_SOURCE TEXT_
A new storage solution called Network Unified Storage offers a compelling idea.

In the context of storage technology, "networked storage" poses something of a Zen riddle.

On one hand, virtually all storage is networked, because local and wide area networks are used to provide data access to applications and users. On the other hand, no storage platform that's offered today is really networked storage. Rather, there have been only types of storage: server-attached, thin server-attached and switched server-attached.

Now, a new kind of storage recently presented to me by a newcomer company to the storage arena makes it important to understand the difference. Let me explain.

Industry efforts to discriminate server-attached arrays and internal disk storage from so-called "server captive" storage (NAS and SAN) is dubious and self-serving. Network attached storage, or NAS, is actually a kernel operating system—a "thin server"—wedded to a storage array. Strictly speaking, NAS is simply server-attached storage, but without the extra overhead associated with a general-purpose operating system. The NAS thin server kernel provides a subset of general-purpose OS functions required for IP processing, network file system emulation and storage I/O.

Similarly, storage area networks, or SANs, are simply switched server-attached storage platforms. In a Fibre Channel SAN, a switch is placed between servers and storage devices in order to make and break point-to-point connections at high speed. In point of fact, using Fibre Channel and Storage Area Network in the same breath is oxymoronic. Because Fibre Channel is not a network protocol, anything built with it is not a network. The most you can create from the high speed serial interconnect called Fibre Channel is a fabric—a bunch of point-to-point, server-attached storage platforms.

Neither NAS or SAN are, strictly speaking, networked storage. Both technologies perpetuate the architecture of server-attached storage. They simply add a few wrinkles that solve certain application problems while introducing others.

For truly networked storage platforms to appear, operating system vendors, hardware vendors, and system architects—not to mention storage consumers—need to be prepared to break with traditional thinking. We're compelled to do this by certain realities of storage in our enterprises—rapidly increasing data and rapidly approaching limits in hard disk storage densities. But because of inertia, market fears and budgetary constraints, you may be reluctant to make this break.

[Spatial relation data]
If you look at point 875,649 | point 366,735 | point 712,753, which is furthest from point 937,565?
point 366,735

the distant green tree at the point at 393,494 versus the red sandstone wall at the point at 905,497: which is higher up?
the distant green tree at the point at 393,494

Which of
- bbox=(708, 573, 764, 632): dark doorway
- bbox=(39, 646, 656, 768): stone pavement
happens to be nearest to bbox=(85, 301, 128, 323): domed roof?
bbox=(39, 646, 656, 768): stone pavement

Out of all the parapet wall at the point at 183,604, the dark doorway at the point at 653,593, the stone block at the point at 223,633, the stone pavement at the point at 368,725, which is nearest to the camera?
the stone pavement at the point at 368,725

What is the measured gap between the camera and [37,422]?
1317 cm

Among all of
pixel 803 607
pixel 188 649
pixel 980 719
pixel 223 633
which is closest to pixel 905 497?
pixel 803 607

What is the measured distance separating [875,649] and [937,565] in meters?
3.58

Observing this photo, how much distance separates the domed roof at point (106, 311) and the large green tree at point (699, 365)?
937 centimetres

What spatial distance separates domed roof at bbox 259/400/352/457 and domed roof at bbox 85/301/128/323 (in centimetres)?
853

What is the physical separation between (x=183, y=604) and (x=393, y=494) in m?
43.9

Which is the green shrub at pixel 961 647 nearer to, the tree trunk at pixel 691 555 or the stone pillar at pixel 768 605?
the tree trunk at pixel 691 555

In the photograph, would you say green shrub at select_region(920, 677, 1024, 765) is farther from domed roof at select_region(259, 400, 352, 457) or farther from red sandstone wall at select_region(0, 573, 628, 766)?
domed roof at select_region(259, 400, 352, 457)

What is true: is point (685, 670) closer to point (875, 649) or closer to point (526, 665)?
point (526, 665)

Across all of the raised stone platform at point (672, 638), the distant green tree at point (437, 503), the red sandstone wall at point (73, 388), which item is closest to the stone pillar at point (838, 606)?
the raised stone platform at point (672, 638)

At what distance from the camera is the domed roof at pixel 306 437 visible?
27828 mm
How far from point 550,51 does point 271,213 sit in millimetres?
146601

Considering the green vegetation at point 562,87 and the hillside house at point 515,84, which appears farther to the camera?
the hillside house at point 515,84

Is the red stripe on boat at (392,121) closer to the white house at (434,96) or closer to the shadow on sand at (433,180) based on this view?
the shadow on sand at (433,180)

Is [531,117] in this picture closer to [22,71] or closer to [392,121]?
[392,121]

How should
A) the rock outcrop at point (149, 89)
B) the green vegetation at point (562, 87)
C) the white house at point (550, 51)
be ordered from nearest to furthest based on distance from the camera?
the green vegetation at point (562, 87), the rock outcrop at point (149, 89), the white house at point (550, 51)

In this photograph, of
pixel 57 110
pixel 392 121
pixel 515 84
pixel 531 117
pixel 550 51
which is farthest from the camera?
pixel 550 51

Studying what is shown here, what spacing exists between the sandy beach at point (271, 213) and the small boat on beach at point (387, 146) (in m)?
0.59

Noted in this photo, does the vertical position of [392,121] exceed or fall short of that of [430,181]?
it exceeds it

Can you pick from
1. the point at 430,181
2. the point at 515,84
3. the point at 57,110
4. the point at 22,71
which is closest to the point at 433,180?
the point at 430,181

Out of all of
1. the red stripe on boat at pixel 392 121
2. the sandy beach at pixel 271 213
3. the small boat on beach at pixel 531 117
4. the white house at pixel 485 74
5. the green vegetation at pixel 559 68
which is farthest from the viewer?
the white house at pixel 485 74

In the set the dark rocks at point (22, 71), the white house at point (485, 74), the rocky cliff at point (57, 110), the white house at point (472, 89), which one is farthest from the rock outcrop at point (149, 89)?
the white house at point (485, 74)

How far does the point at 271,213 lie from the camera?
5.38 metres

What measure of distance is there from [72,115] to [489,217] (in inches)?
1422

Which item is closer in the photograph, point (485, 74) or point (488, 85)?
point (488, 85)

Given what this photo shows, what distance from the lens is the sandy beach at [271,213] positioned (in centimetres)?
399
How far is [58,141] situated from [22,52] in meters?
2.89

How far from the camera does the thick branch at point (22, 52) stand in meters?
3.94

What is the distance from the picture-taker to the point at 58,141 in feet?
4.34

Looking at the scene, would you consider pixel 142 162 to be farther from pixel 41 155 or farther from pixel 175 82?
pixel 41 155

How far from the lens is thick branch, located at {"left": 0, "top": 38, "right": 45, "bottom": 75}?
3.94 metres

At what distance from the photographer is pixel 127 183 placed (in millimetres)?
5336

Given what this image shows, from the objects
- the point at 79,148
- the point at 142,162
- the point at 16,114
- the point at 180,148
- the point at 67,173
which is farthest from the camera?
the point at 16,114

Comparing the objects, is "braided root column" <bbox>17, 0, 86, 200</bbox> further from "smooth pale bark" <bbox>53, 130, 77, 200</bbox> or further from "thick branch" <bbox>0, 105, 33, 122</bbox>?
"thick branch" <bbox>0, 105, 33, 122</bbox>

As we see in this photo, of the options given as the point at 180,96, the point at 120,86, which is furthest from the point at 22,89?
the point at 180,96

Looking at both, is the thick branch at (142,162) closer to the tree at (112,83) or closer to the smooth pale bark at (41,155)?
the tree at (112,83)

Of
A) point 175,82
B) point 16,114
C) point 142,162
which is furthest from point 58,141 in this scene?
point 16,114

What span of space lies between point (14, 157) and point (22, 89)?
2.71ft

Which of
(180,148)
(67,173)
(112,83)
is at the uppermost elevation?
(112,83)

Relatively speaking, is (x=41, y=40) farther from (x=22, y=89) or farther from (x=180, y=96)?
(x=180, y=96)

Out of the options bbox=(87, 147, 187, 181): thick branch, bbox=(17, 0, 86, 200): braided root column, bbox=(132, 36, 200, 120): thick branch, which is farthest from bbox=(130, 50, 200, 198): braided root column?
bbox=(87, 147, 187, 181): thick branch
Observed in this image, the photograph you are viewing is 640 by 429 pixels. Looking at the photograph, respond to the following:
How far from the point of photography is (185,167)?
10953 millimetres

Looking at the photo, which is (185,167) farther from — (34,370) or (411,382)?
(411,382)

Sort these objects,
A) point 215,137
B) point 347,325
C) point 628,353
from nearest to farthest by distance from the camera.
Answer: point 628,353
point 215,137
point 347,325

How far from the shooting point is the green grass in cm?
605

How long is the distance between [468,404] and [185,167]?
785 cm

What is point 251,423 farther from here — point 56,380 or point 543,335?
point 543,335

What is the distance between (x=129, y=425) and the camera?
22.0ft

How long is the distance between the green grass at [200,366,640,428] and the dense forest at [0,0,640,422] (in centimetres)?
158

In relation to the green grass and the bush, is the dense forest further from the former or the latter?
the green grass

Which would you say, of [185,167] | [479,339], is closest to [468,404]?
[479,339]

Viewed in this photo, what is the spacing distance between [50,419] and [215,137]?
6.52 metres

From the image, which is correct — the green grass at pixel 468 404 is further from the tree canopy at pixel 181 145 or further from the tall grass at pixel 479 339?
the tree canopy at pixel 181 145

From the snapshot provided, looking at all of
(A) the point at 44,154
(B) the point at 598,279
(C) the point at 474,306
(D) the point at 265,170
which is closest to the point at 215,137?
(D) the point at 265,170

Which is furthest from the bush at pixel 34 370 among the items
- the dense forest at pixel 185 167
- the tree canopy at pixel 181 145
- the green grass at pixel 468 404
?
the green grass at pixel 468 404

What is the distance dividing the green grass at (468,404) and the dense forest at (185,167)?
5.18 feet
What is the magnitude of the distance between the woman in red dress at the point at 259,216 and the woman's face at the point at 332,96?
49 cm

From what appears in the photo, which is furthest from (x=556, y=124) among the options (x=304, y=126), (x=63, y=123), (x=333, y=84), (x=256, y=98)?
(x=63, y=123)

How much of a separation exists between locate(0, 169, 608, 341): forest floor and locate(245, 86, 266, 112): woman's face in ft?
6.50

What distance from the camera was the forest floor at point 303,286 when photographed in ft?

_WHAT TO WORK ON_
1. According to the storage text, what is network attached storage actually made of?
2. Write the next part of the storage text, starting after its final sentence.
The listing is separate material and stands apart from the storage text.

_ANSWERS BY TASK_
1. A kernel operating system, or "thin server," wedded to a storage array.

2.
Networked Storage: Points to Consider

1. Most of the new networked storage technologies use proprietary block storage protocols. (This goes for the latest implementations of iSCSI announced by industry stalwarts in February, because these use reference versions of the iSCSI protocol rather than the current protocol in development at the IP Storage Working Group of the Internet Engineering Task Force.) Before you buy, be sure to ask this: What does deploying a non-standard protocol mean going forward? Try to avoid vendor lock-in.

2. Ask about load balancing. If you'll be sharing networked storage platforms, ask how transactions will be handled in a load-balanced deployment scenario. Fail-over capabilities are desirable, but not if they confuse applications or storage devices.

3. Ensure application fit. Make sure the networked storage platform will support the application for which the storage is being deployed.

4. Is it open? Determine whether you'll need to buy all storage devices from the vendor or if the platform allows you to include heterogeneous platforms in the future.

5. Be bold. Networked storage is exciting and new. Early adopters are true visionaries who are willing to break with time-honored concepts of storage to bring about an entirely new storage infrastructure. Expect early challenges, but emphasize management and monitoring capabilities in product acquisitions.

—J.W.T.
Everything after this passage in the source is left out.